What you are asked to do: Could you rewrite the records from their start through the line that contains "3. the point at 526,550", changing "farthest" to "most distant" and keeping everything else the same?

Data records:
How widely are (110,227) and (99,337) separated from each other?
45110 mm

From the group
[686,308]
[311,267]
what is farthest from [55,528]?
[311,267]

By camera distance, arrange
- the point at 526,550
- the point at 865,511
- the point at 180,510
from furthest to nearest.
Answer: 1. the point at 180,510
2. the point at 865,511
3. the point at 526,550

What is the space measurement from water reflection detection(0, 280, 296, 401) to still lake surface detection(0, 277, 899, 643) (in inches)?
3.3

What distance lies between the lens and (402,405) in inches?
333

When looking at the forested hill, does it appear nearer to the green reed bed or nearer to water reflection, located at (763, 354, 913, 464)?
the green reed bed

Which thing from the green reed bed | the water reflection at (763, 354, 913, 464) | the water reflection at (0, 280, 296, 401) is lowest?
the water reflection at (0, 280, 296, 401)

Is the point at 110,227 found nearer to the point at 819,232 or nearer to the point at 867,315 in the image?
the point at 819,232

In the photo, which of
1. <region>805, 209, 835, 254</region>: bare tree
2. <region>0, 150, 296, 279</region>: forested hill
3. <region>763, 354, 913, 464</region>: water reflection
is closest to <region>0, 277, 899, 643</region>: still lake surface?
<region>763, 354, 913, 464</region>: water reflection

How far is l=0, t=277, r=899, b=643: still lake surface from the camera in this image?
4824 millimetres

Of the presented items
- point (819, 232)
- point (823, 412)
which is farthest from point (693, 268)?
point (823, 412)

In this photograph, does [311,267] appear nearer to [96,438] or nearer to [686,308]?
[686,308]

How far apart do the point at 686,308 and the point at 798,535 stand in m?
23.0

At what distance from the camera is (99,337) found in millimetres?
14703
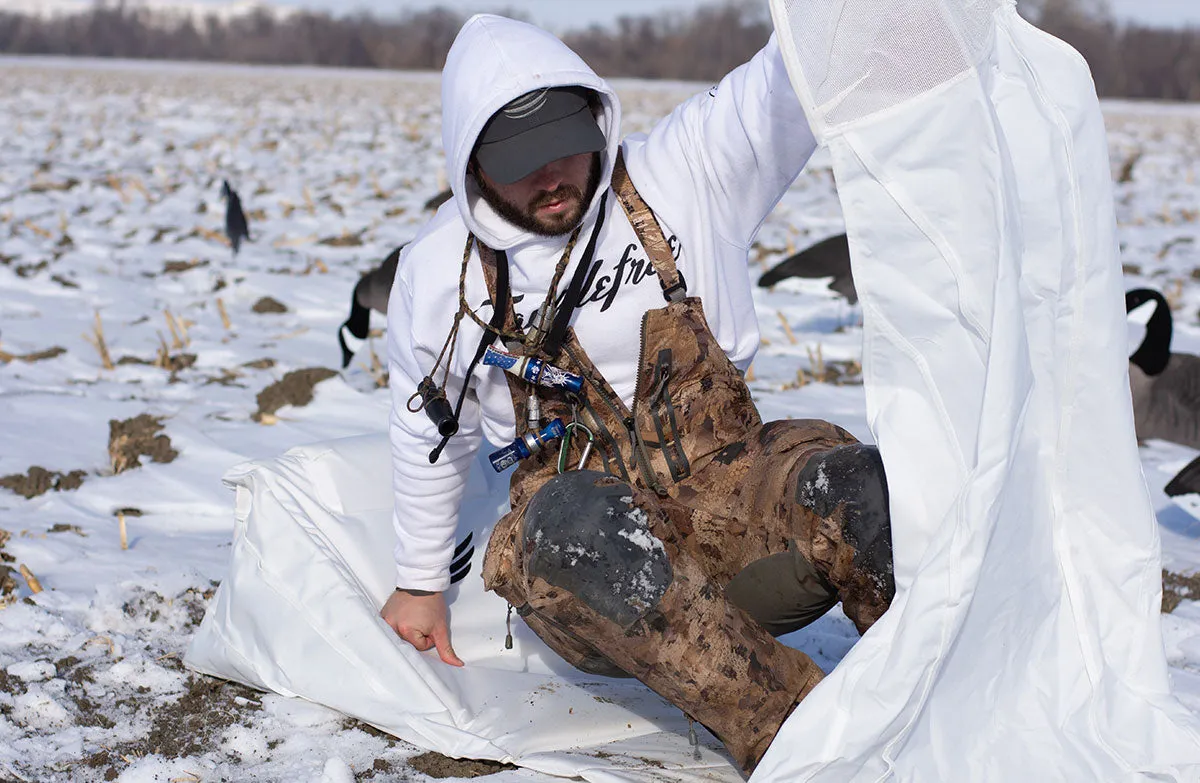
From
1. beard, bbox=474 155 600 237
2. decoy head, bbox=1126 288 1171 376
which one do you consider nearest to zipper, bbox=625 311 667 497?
beard, bbox=474 155 600 237

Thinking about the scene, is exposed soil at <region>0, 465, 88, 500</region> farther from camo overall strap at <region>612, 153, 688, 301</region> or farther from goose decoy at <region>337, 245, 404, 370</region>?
camo overall strap at <region>612, 153, 688, 301</region>

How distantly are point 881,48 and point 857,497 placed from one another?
2.25 feet

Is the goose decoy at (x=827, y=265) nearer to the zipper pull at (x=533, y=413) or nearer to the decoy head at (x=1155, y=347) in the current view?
the decoy head at (x=1155, y=347)

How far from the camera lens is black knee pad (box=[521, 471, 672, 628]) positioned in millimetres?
1877

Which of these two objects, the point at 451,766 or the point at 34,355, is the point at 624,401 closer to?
the point at 451,766

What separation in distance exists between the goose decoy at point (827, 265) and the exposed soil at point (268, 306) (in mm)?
2336

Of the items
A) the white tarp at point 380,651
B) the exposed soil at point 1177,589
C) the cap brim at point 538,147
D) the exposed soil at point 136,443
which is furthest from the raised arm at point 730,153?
the exposed soil at point 136,443

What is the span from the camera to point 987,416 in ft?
5.61

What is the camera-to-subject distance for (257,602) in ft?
8.04

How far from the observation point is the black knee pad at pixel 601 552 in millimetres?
1877

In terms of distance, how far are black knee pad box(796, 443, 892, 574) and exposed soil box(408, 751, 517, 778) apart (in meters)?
0.71

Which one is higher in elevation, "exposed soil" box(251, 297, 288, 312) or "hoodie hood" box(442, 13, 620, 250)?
"hoodie hood" box(442, 13, 620, 250)

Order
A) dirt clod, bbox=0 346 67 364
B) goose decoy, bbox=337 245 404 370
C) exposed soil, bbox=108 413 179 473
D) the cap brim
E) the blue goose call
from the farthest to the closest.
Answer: dirt clod, bbox=0 346 67 364
goose decoy, bbox=337 245 404 370
exposed soil, bbox=108 413 179 473
the blue goose call
the cap brim

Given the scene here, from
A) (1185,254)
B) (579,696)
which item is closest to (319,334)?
(579,696)
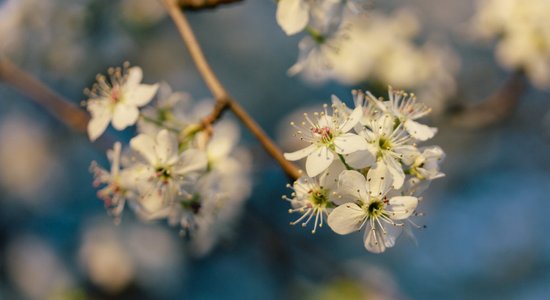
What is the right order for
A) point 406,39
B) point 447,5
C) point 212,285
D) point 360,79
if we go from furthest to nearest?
point 447,5 → point 212,285 → point 406,39 → point 360,79

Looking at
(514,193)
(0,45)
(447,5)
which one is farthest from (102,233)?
(447,5)

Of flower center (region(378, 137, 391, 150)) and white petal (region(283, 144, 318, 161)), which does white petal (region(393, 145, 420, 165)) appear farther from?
white petal (region(283, 144, 318, 161))

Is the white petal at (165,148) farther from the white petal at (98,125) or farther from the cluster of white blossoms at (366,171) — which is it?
the cluster of white blossoms at (366,171)

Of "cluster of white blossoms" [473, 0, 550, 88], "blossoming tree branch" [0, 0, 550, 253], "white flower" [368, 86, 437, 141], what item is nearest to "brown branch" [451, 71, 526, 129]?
"cluster of white blossoms" [473, 0, 550, 88]

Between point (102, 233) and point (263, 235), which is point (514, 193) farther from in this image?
point (102, 233)

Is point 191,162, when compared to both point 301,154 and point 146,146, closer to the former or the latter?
point 146,146

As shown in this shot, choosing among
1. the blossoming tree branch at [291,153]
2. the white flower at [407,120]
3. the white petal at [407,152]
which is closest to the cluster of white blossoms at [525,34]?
the blossoming tree branch at [291,153]
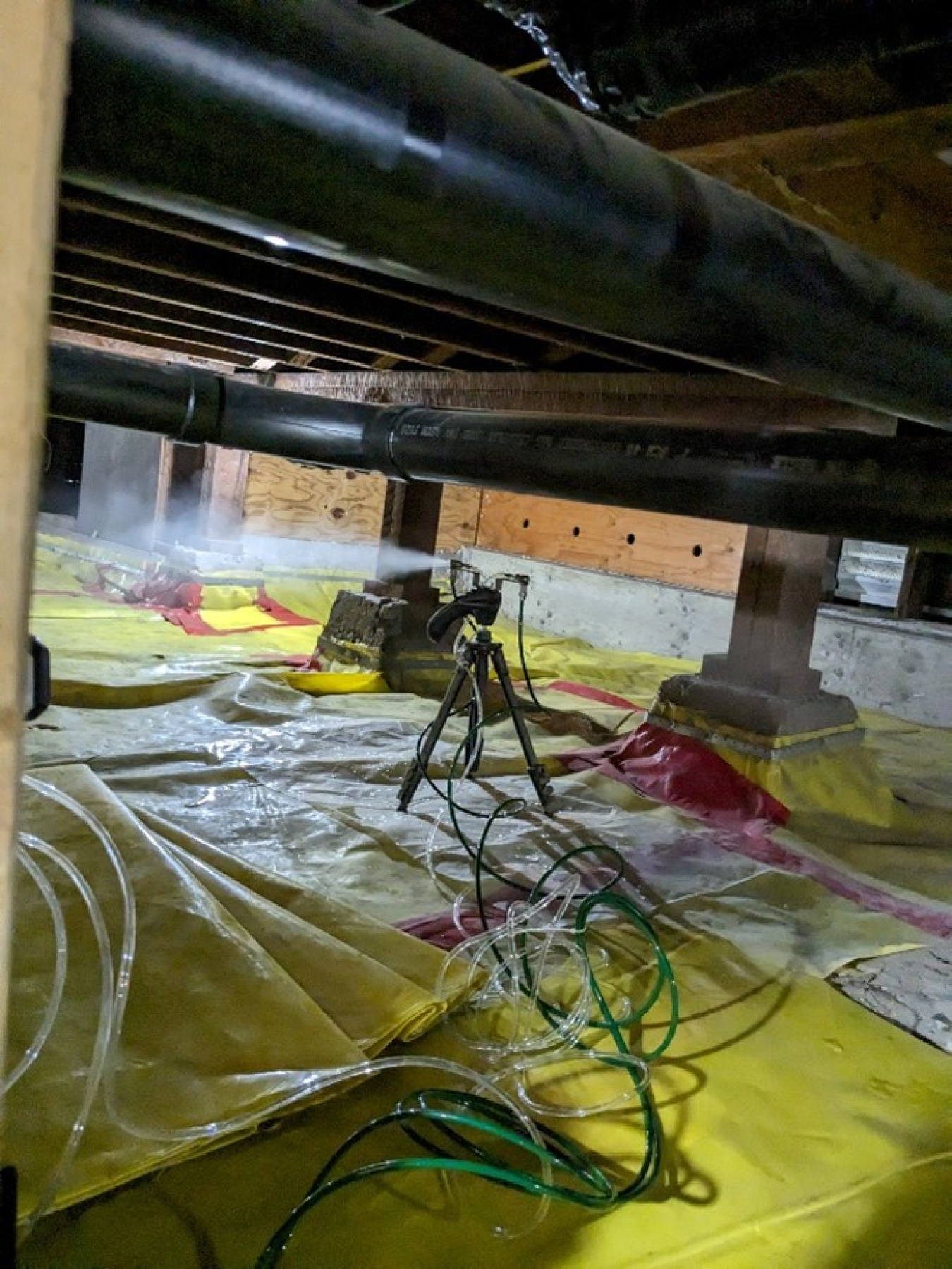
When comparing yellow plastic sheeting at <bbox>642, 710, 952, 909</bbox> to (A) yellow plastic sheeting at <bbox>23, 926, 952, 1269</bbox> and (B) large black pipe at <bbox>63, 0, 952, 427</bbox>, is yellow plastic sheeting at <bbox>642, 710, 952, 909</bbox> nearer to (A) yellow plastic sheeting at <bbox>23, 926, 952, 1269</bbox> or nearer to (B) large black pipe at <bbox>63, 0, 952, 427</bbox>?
(A) yellow plastic sheeting at <bbox>23, 926, 952, 1269</bbox>

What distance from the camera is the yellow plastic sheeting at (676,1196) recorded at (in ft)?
3.18

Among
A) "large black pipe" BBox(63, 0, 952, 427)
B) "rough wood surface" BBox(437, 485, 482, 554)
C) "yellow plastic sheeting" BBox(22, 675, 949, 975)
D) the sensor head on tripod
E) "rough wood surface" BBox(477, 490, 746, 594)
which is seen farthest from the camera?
"rough wood surface" BBox(437, 485, 482, 554)

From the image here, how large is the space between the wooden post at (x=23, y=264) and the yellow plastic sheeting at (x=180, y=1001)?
3.02 feet

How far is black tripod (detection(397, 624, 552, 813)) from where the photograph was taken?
2.38 meters

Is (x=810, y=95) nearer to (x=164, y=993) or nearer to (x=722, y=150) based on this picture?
(x=722, y=150)

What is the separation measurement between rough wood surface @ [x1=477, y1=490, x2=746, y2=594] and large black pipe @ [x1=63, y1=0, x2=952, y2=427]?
390 cm

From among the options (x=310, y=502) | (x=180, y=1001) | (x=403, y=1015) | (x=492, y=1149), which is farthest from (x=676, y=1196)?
(x=310, y=502)

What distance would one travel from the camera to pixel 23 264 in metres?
0.29

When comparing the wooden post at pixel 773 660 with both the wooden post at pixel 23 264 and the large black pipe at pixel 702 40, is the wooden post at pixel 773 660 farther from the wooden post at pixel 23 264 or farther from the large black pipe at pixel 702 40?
the wooden post at pixel 23 264

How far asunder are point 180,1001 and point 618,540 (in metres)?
4.85

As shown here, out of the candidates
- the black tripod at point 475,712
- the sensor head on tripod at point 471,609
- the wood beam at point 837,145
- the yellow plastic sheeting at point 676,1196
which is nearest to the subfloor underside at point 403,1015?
the yellow plastic sheeting at point 676,1196

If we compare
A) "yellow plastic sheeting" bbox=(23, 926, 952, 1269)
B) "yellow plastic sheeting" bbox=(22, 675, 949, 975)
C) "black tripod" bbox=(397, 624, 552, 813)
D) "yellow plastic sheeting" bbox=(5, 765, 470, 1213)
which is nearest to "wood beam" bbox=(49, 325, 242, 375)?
"yellow plastic sheeting" bbox=(22, 675, 949, 975)

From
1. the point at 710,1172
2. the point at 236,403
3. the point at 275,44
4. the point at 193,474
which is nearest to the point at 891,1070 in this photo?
the point at 710,1172

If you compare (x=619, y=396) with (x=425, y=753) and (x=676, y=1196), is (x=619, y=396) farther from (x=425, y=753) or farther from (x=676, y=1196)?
(x=676, y=1196)
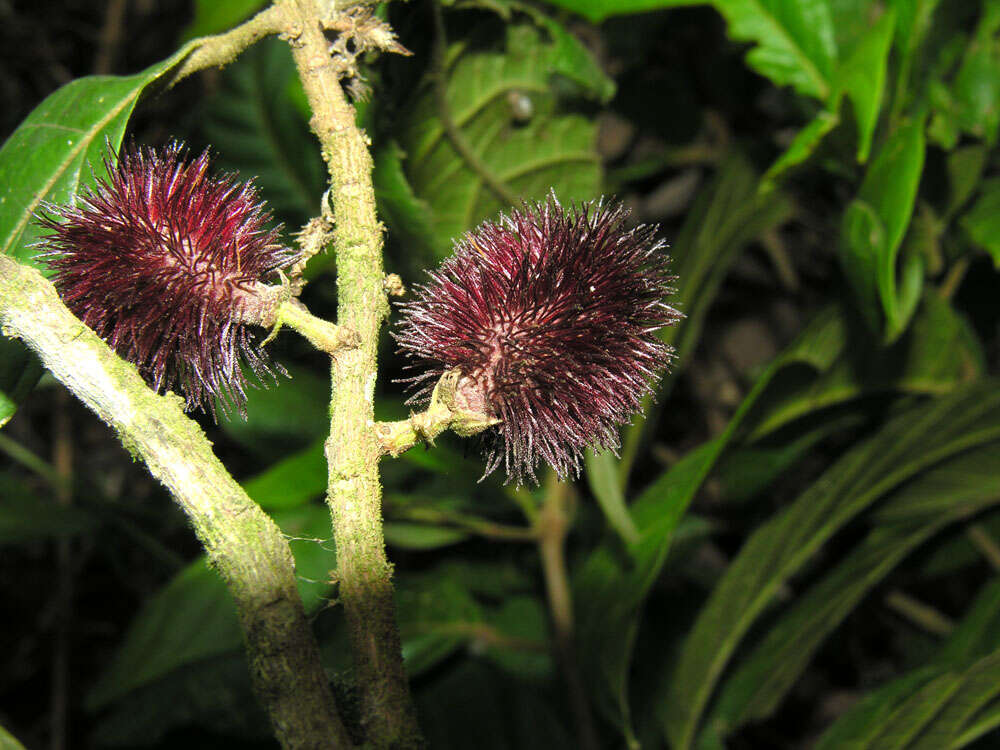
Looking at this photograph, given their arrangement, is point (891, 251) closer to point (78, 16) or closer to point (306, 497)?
point (306, 497)

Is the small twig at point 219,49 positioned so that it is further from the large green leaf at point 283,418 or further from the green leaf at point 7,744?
the large green leaf at point 283,418

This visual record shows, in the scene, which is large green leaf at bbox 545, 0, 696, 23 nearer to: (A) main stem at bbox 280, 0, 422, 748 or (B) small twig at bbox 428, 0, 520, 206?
(B) small twig at bbox 428, 0, 520, 206

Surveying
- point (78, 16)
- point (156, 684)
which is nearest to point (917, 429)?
point (156, 684)

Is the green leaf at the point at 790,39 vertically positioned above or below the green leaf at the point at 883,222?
above

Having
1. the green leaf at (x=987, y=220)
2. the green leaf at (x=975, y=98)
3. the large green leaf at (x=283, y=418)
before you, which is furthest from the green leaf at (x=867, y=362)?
the large green leaf at (x=283, y=418)

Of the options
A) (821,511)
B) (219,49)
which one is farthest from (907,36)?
(219,49)

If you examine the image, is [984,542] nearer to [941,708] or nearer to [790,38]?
[941,708]
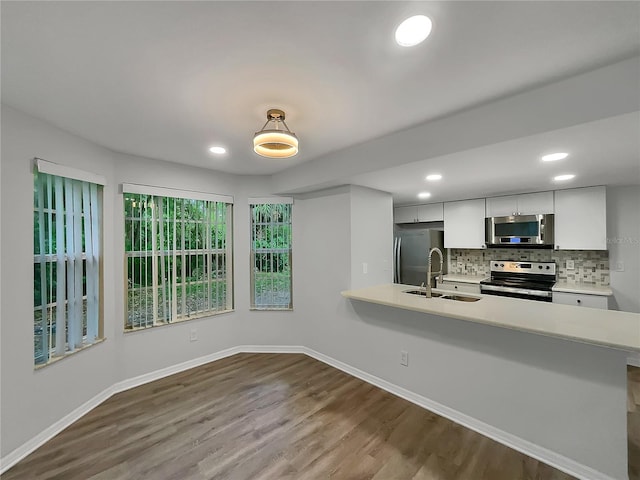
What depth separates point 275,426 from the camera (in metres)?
2.20

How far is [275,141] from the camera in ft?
5.78

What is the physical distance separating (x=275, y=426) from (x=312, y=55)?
8.53 ft

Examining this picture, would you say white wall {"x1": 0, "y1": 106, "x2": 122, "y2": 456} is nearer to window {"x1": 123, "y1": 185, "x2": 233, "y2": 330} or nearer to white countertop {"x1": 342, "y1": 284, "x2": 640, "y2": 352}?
window {"x1": 123, "y1": 185, "x2": 233, "y2": 330}

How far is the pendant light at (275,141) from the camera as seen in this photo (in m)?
1.75

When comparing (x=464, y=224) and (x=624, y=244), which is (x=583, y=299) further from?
(x=464, y=224)

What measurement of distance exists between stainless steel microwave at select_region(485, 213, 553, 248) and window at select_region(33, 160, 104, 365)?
4.81 meters

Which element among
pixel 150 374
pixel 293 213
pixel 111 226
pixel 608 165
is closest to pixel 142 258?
pixel 111 226

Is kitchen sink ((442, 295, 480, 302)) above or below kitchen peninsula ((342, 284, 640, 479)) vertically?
above

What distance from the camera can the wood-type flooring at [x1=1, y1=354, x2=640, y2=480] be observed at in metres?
1.76

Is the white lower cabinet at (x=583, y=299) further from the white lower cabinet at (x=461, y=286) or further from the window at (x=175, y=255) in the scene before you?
the window at (x=175, y=255)

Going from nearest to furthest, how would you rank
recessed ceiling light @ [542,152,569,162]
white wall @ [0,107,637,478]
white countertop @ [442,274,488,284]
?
1. white wall @ [0,107,637,478]
2. recessed ceiling light @ [542,152,569,162]
3. white countertop @ [442,274,488,284]

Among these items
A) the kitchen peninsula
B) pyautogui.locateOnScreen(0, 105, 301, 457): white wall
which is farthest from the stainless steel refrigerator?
pyautogui.locateOnScreen(0, 105, 301, 457): white wall

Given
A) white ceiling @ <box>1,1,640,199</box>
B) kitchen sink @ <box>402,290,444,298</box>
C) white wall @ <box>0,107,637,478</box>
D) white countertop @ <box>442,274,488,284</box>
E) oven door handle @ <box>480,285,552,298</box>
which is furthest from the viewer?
white countertop @ <box>442,274,488,284</box>

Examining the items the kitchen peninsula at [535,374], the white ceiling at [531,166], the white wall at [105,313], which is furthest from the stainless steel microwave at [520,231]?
the white wall at [105,313]
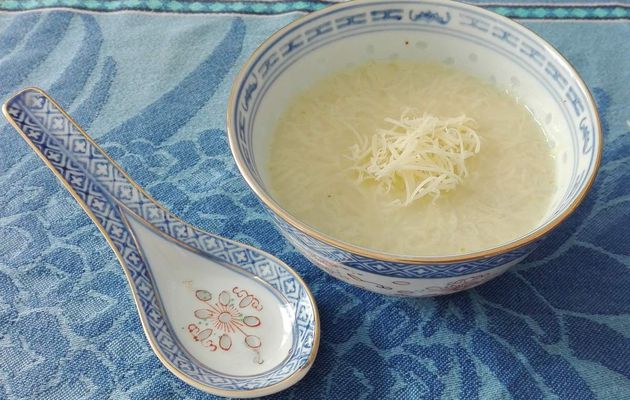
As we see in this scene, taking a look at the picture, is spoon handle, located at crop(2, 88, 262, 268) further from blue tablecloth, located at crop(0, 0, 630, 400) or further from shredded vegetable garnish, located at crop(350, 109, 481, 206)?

Answer to the exercise:
How widely are (110,227) and (99,337) separated from each other?
45110 mm

From the group
[686,308]
[311,267]
what is most distant from [55,528]?
[311,267]

By camera distance, arrange
- the point at 526,550
- the point at 865,511
- the point at 180,510
from furthest to nearest.
Answer: 1. the point at 180,510
2. the point at 865,511
3. the point at 526,550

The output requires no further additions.